▶ [DATA TO EXAMINE]:
[Start of Attachment]
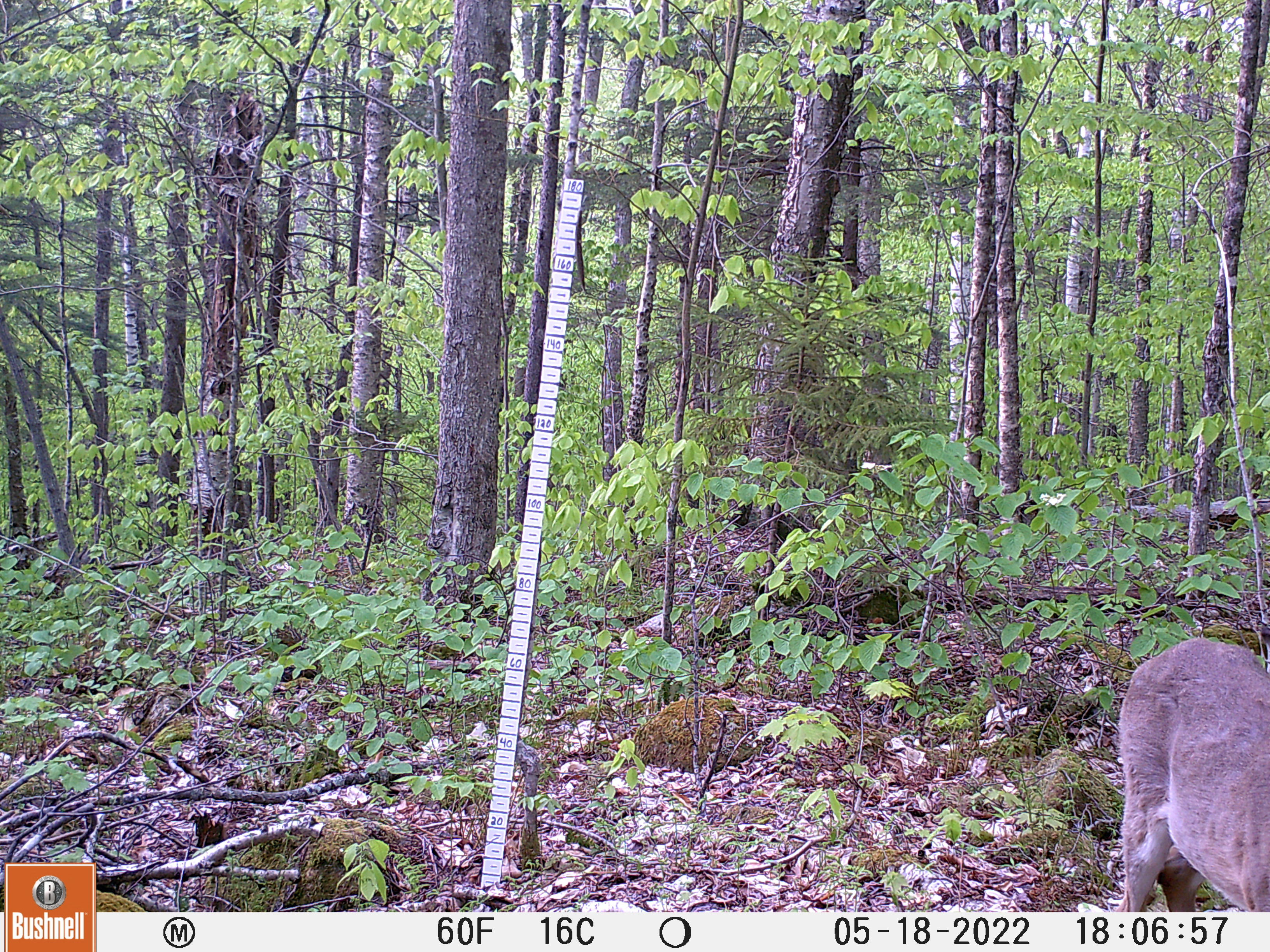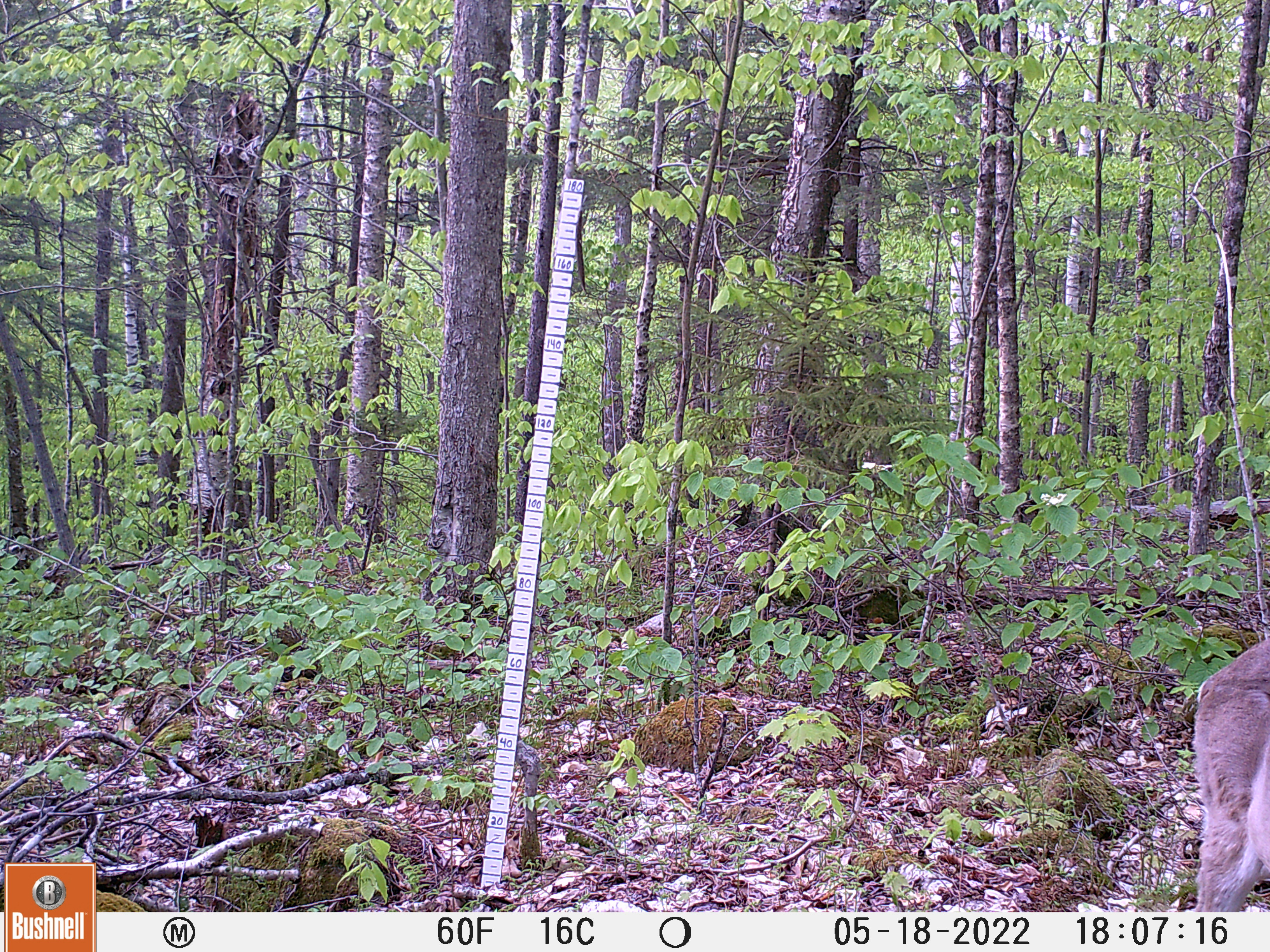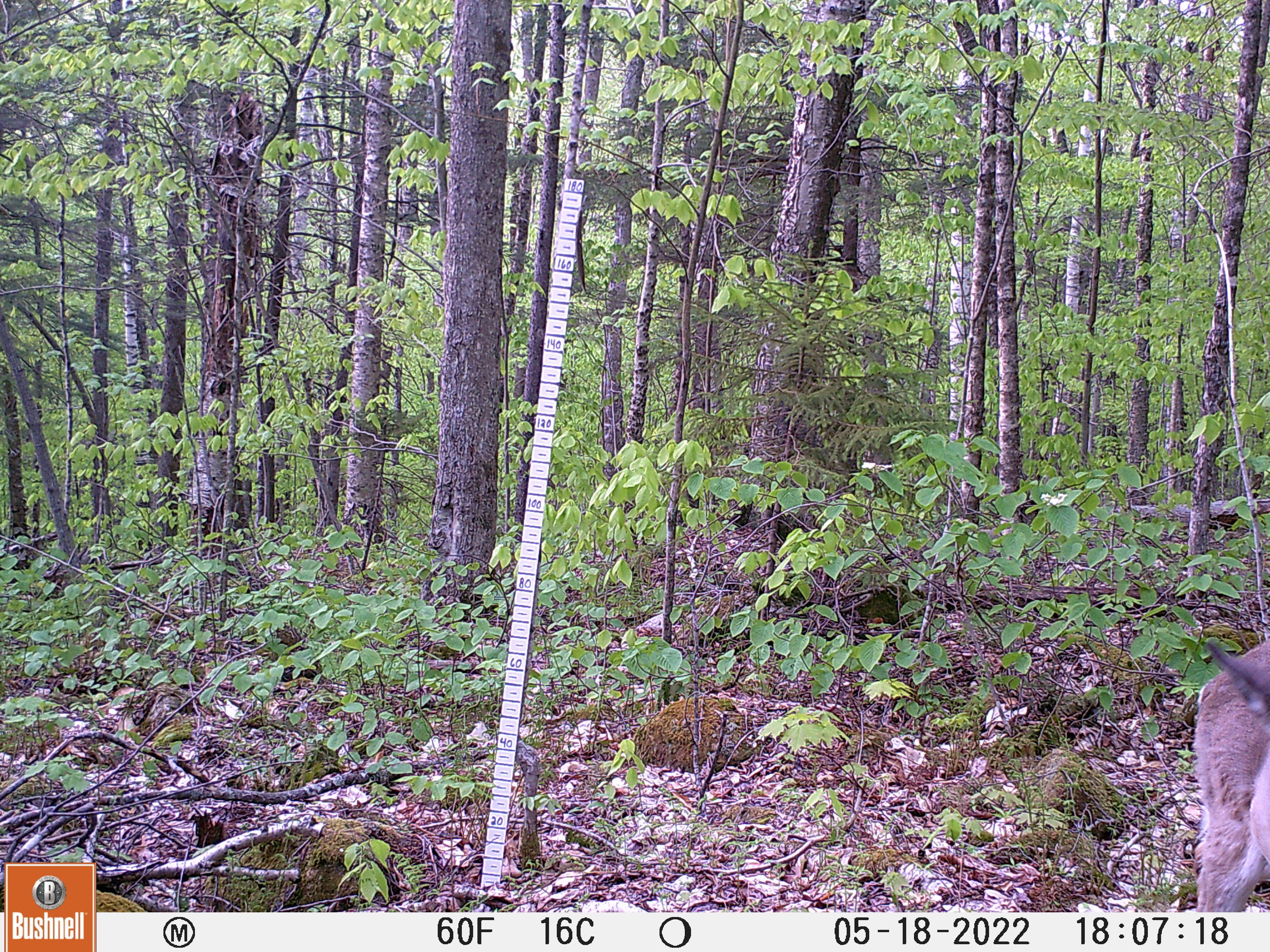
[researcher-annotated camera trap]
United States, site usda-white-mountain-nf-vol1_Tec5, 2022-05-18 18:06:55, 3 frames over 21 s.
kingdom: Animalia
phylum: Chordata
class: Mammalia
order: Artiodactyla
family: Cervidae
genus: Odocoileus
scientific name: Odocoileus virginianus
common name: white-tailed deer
[End of Attachment]
[Start of Attachment]
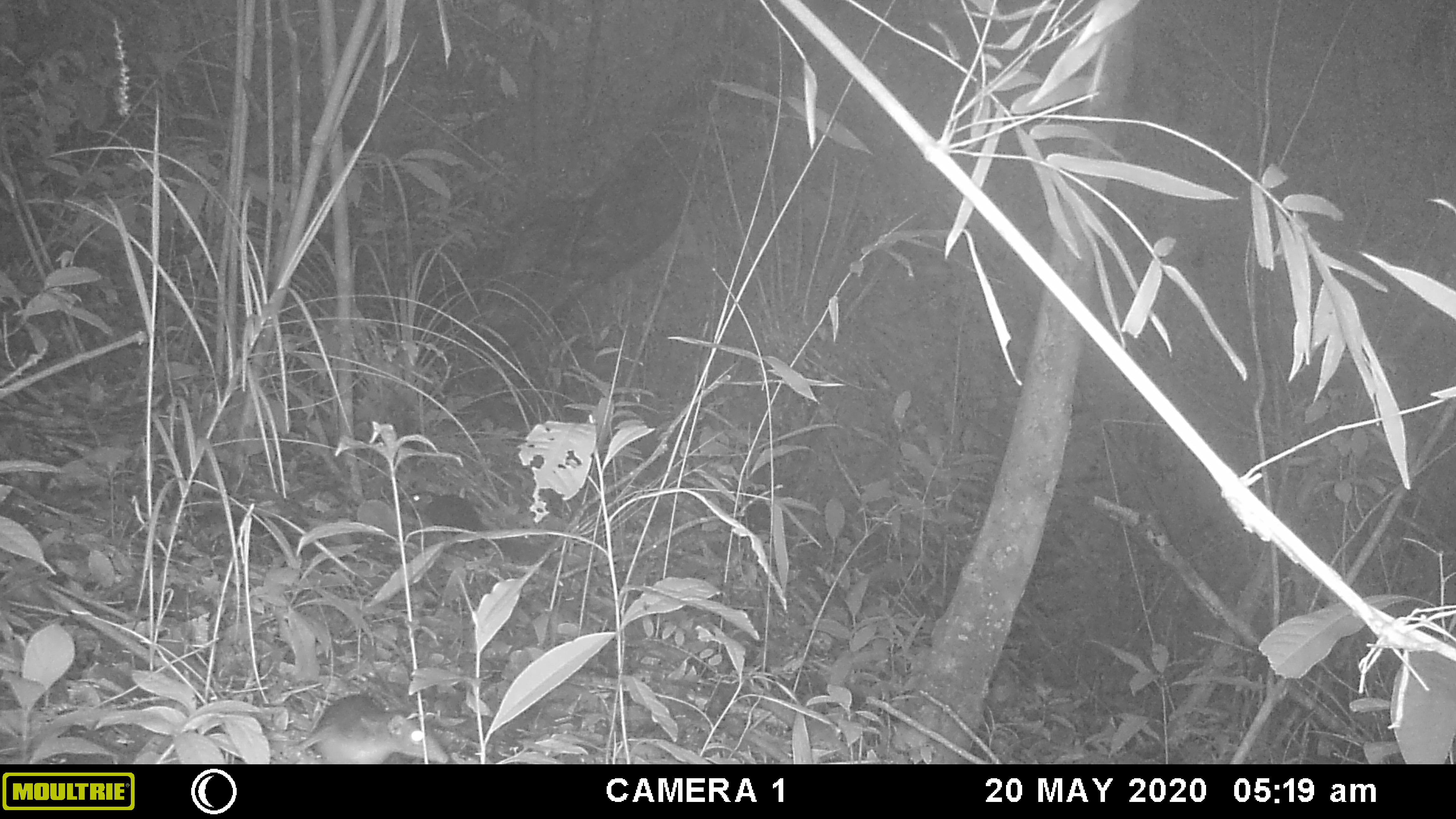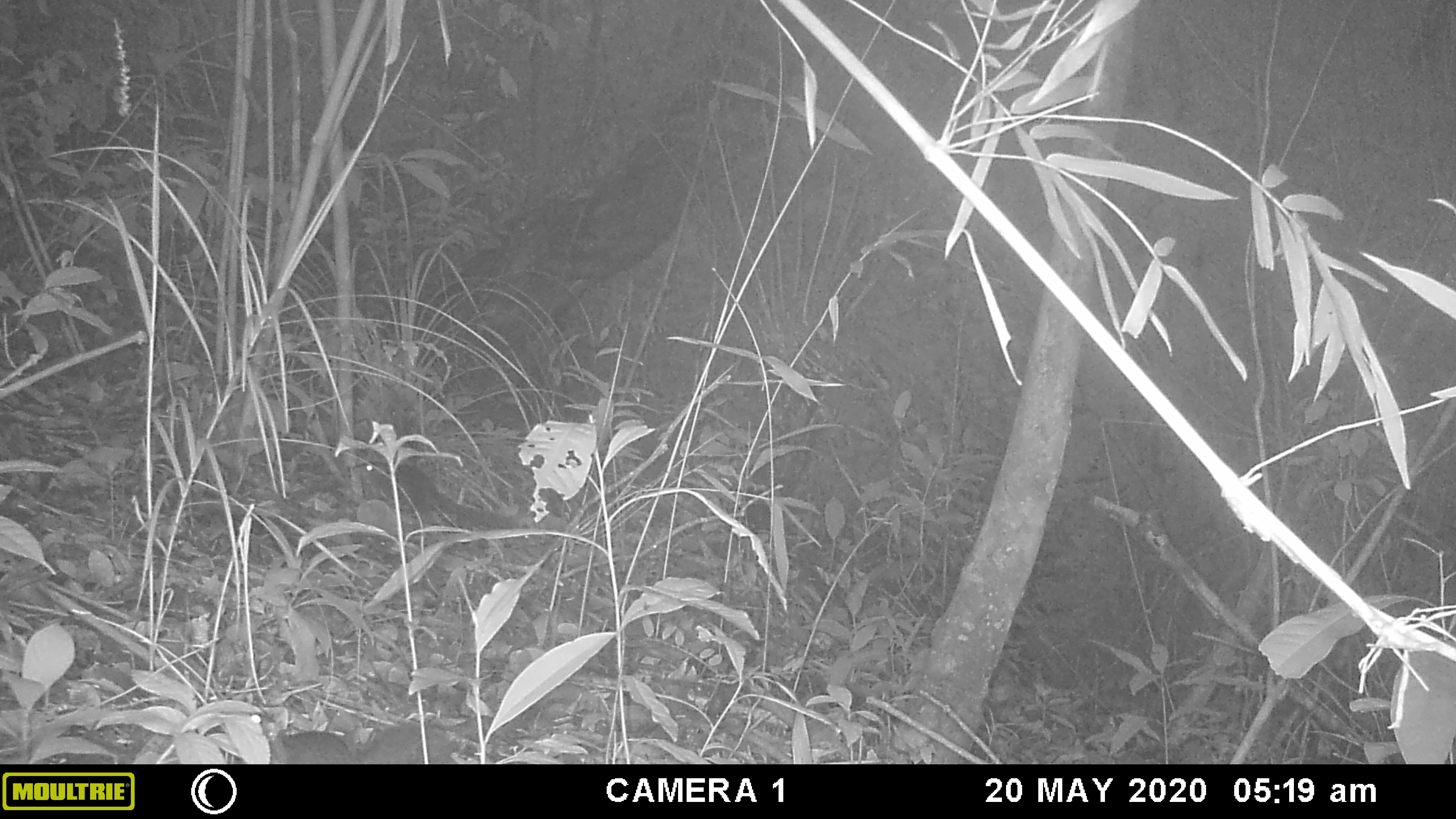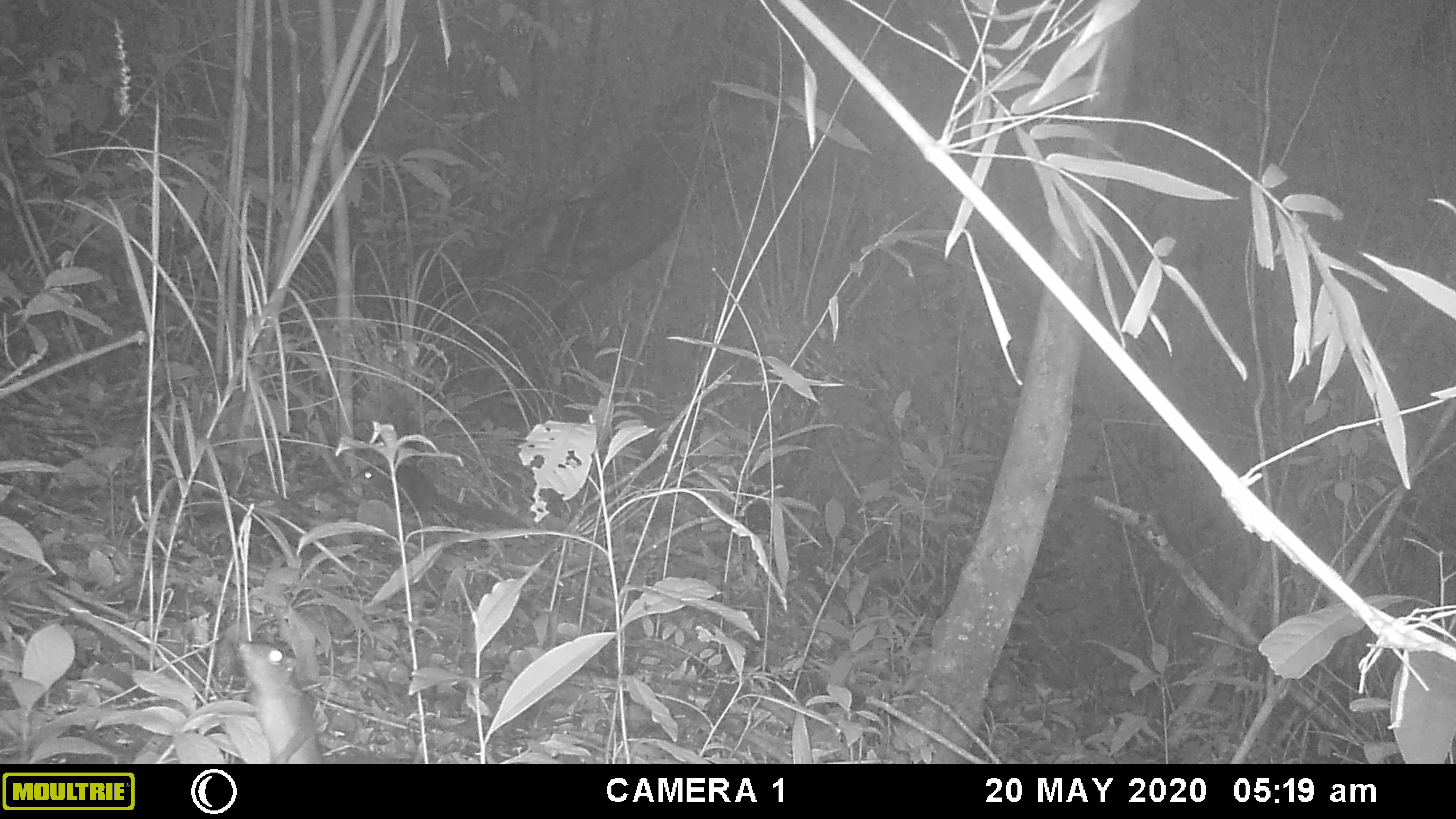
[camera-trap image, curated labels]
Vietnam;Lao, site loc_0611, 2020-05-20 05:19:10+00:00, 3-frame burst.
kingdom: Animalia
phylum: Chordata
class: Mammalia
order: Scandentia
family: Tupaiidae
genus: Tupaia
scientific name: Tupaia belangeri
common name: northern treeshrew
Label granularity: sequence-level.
[End of Attachment]
▶ [TASK TO CARRY OUT]: Report every line containing the word "camera" from the listing above.

▶ [SOLVED EXERCISE]:
[researcher-annotated camera trap]
[camera-trap image, curated labels]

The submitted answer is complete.